江戸幕府はなぜキリスト教を禁止にしたの?

 江戸幕府がキリスト教を禁じたのは、キリスト教が日本に広まることで、日本が西洋の植民地にされると考えたからですか?



 戦国時代末期、信長・秀吉・家康などを苦しめたのは一向宗(浄土真宗)でした。

 信長は石山本願寺と10年にわたって戦い続けねばなりませんでしたし、家康も一向宗との戦い(一向一揆)で命を落としかけたことがあります。戦国末期から安土桃山、江戸時代初期は、寺社集団が大名並みの力を持っていたのです。
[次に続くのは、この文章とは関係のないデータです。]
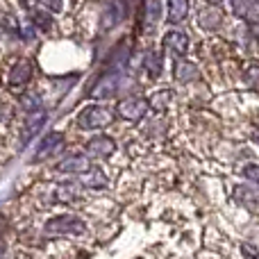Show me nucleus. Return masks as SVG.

 信長が海外の宣教師を優遇してキリスト教を保護したのは、それによって一向宗に対する対立勢力を作ろうというもくろみがあったからかもしれません。

 ところがこのキリスト教が日本にあっという間に広まると、秀吉や家康は慌てることになります。戦国時代を脱してようやく中央集権的な国家を作ろうとしていた矢先に、キリスト教の影響を受けた諸大名が宣教師(バテレン)たちを通じてそれぞれ独自に、海外と通商を始めることになったからです。秀吉はバテレン追放令を出すことで、諸大名から外交や交易の窓口を奪うことができました。

 徳川幕府は当初キリシタンに対して寛容な政策をとったようですが、島原の乱をきっかけにしてキリシタンへの締め付けを厳しくします。しかし徳川幕府の宗教政策を見ていてわかることは、徳川幕府の政策の根本は社会の世俗化、脱宗教化にあったということです。幕府はキリスト教を禁じて仏教を保護するように見せかけて、じつは仏教を完全に幕府の管理下に置いてしまいます。

 徳川政権には家康時代の一向宗との戦いの記憶があるので、キリスト教も仏教も同じぐらい危険だと考えていたのでしょう。幕府政権とつながって仏教は表面的には栄えましたが、信仰の内実は衰え、庇護者である徳川幕府が政権を明治政府に譲り渡すと同時に、大衆運動としての廃仏毀釈が起きて全国の寺院はめちゃくちゃになりました。そんな時代には新たに僧になろうという人もいなくなり、日本の仏教は戒律で固く禁じられていた僧侶の妻帯に踏み切らねばならないところにまで追い込まれました。要するに僧侶のなり手がいないので、僧侶自身が結婚して子供を作り、我が子に寺を譲るほかなくなったのです。

 江戸時代のキリスト教禁止には、いろいろな理由があるでしょう。しかし僕は、江戸幕府の「脱宗教政策」としてキリスト教が禁じられたのだと思います。キリシタン(カトリック信徒)は総本山が海の向こうのバチカンにあり、宣教師たちは海の向こうからやって来ます。江戸幕府からすると、それはとても管理しにくいのですね。それに対して仏教や神道は、江戸幕府が取り込んで管理しやすい存在でした。それが、キリスト教が日本で禁じられた一番の理由だと思います。